Use the right oil for your car. You can improve your vehicle gas mileage by 1 to 2 percent by using the manufacturer's recommended grade of motor oil. This will help to lower the friction.
Inspect your battery.
Summer heat can be harmful if your battery is over five years old. Traditional lead-acid batteries should be tested and serviced to ensure clean connections between the posts and cables. If battery caps are removable, check fluid levels. Make sure cooling system items are in good working order. Look for cracks, bulging or other signs of deterioration of your radiator, cooling fans and hoses.
Check your tire pressure once a month.
Buy a digital gauge and keep it in your glove box.

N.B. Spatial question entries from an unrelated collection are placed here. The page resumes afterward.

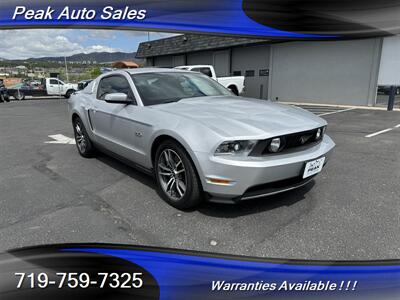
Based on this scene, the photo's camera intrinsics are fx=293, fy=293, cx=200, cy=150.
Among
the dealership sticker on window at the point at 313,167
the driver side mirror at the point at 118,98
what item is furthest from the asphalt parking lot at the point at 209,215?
the driver side mirror at the point at 118,98

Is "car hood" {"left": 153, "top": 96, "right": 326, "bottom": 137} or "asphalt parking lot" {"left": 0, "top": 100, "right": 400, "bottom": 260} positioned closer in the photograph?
"asphalt parking lot" {"left": 0, "top": 100, "right": 400, "bottom": 260}

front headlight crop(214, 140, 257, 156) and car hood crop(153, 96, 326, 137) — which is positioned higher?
car hood crop(153, 96, 326, 137)

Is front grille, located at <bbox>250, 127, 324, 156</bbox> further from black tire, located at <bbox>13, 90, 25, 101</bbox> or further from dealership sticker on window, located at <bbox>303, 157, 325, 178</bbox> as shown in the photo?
black tire, located at <bbox>13, 90, 25, 101</bbox>

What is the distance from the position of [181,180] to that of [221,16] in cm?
1331

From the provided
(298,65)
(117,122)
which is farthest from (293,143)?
(298,65)

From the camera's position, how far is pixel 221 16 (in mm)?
14375

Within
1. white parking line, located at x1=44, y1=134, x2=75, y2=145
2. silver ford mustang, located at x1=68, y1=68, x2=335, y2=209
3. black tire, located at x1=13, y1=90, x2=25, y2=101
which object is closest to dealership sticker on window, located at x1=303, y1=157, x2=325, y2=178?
silver ford mustang, located at x1=68, y1=68, x2=335, y2=209

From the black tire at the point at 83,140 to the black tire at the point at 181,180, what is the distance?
215 cm

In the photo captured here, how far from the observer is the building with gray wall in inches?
545

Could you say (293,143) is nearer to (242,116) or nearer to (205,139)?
(242,116)

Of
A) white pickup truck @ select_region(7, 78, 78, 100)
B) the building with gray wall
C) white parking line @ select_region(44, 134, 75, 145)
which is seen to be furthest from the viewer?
white pickup truck @ select_region(7, 78, 78, 100)

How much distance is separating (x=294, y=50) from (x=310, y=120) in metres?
14.7

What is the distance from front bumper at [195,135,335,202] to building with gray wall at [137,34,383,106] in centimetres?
1332

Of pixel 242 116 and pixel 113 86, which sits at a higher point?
pixel 113 86
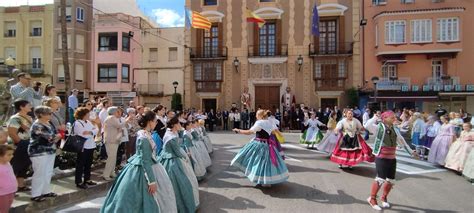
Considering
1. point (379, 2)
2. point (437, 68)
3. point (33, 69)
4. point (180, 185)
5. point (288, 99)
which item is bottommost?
point (180, 185)

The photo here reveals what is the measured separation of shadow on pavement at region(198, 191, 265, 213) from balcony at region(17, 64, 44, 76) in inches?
1359

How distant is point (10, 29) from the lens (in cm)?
3738

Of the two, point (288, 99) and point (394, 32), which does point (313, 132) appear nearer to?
point (288, 99)

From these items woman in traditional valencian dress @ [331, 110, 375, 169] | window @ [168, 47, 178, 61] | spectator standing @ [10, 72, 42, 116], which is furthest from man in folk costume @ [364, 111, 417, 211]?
window @ [168, 47, 178, 61]

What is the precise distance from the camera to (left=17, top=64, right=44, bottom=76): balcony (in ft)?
118

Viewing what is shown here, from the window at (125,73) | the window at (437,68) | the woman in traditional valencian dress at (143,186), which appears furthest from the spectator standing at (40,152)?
the window at (125,73)

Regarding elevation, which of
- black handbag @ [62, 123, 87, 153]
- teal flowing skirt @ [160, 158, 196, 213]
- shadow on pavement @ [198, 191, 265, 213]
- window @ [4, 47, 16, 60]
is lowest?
shadow on pavement @ [198, 191, 265, 213]

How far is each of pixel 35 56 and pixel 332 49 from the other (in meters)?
28.8

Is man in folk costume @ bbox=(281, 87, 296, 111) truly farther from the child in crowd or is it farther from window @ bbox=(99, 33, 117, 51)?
the child in crowd

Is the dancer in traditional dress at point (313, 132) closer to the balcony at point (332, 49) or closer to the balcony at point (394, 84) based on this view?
the balcony at point (332, 49)

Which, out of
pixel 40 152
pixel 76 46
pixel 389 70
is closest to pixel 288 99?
pixel 389 70

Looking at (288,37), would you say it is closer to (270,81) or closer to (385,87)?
(270,81)

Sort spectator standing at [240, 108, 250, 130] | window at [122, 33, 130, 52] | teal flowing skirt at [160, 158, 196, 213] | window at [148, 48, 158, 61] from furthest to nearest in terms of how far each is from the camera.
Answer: window at [122, 33, 130, 52] → window at [148, 48, 158, 61] → spectator standing at [240, 108, 250, 130] → teal flowing skirt at [160, 158, 196, 213]

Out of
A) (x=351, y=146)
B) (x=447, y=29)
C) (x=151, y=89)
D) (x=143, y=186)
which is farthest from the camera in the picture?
(x=151, y=89)
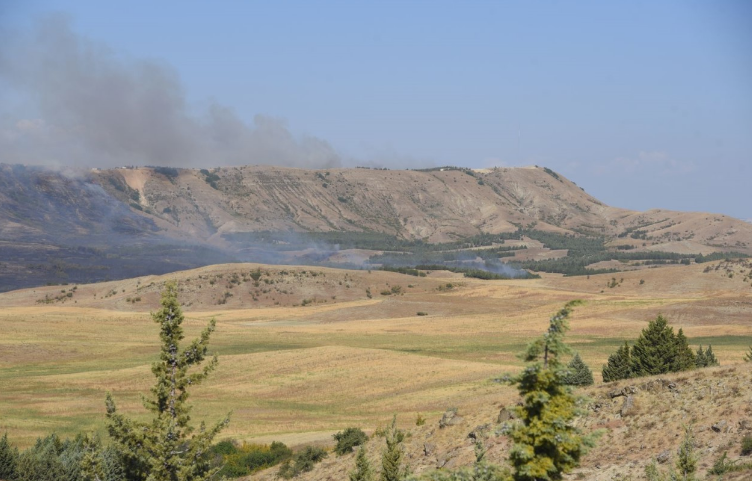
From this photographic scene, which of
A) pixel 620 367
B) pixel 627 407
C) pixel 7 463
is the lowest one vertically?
pixel 7 463

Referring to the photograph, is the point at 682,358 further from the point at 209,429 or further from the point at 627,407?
the point at 209,429

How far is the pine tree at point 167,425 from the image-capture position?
17.2m

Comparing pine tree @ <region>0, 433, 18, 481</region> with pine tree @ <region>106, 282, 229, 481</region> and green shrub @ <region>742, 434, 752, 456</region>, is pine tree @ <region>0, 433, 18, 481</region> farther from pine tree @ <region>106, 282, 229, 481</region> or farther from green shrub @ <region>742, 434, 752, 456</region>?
green shrub @ <region>742, 434, 752, 456</region>

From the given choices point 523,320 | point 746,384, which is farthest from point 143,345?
point 746,384

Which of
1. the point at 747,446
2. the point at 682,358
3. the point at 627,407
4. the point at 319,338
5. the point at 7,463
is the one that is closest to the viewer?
the point at 747,446

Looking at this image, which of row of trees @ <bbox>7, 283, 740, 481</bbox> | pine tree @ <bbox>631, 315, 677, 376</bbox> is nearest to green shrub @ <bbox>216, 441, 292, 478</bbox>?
row of trees @ <bbox>7, 283, 740, 481</bbox>

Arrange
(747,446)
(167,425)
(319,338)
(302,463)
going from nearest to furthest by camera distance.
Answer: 1. (167,425)
2. (747,446)
3. (302,463)
4. (319,338)

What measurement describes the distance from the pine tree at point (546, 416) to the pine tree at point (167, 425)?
285 inches

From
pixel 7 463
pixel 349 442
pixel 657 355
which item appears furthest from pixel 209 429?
pixel 657 355

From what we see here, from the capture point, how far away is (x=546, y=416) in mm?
13289

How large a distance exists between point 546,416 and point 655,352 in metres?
27.2

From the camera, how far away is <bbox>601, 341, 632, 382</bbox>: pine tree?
3903cm

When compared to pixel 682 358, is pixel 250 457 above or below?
below

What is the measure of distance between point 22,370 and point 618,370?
167 ft
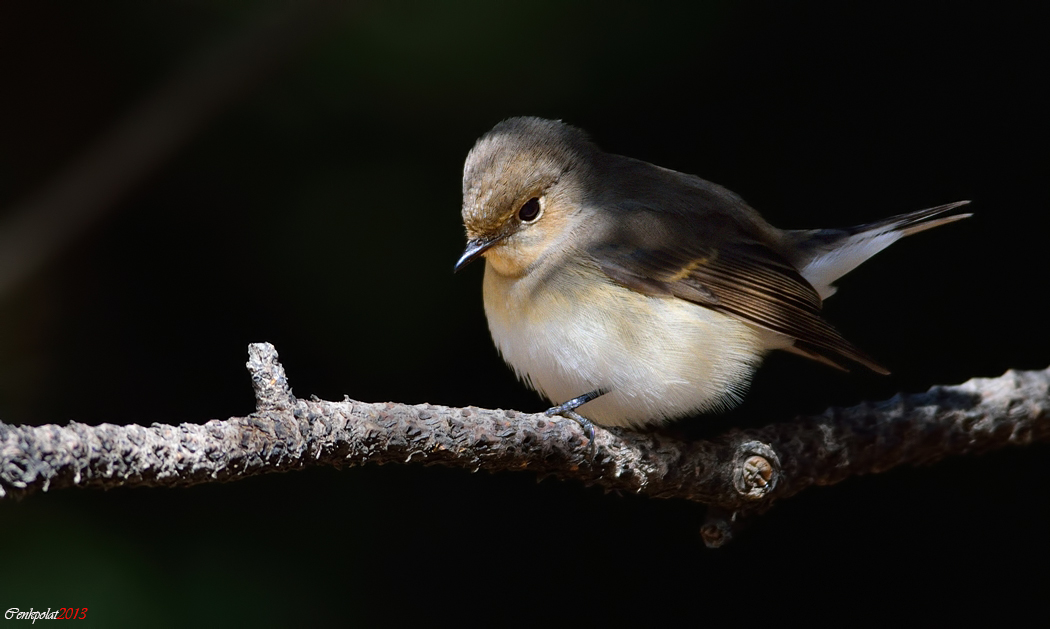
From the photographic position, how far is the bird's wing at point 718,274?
8.27ft

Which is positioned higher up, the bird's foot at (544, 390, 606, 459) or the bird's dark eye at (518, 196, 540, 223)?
the bird's dark eye at (518, 196, 540, 223)

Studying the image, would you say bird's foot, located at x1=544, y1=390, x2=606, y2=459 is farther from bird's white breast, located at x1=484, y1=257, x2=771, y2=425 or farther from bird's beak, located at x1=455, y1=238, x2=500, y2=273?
bird's beak, located at x1=455, y1=238, x2=500, y2=273

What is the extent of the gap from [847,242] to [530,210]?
1040mm

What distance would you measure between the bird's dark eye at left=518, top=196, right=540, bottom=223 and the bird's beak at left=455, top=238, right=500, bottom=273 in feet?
0.40

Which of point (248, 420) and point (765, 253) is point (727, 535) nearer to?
point (765, 253)

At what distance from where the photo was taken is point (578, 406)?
2.48 metres

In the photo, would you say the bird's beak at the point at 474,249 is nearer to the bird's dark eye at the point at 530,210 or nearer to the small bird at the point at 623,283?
the small bird at the point at 623,283

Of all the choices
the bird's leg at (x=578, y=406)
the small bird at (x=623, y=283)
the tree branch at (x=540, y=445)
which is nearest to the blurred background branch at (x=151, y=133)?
the small bird at (x=623, y=283)

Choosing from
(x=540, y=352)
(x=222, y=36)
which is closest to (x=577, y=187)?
(x=540, y=352)

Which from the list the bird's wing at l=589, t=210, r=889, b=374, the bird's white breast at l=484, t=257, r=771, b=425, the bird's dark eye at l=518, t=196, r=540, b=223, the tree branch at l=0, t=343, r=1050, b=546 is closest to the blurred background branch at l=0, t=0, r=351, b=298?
the bird's dark eye at l=518, t=196, r=540, b=223

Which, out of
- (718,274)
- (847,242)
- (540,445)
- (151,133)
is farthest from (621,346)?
(151,133)

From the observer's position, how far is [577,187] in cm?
276

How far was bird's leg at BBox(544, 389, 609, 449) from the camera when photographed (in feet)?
7.07

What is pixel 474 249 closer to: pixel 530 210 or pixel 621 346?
pixel 530 210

Compare the pressure in your tires with the recommended pressure listed in your owner's manual and on the placard located in your car door. Then inflate your tires as needed. Be sure to check tire pressure when your tires are cold. A good time is early in the morning after your car's been idle overnight.
Keep your engine in tune.
Fixing a car that is out of tune or has failed an emissions test can boost gas mileage by about 4 percent. So be sure to give your car regular tune-ups. You'll also want to watch out for worn spark plugs. A misfiring spark plug can reduce a car's fuel efficiency by as much as 30 percent. Ensure your mechanic checks for them.
Use your garage for your car.
Clear it out and make room for your car. Parking in your garage will help your car stay warm in winter and cool in summer, and you won't have to depend as much on your gas-guzzling air-conditioning or defroster when you drive.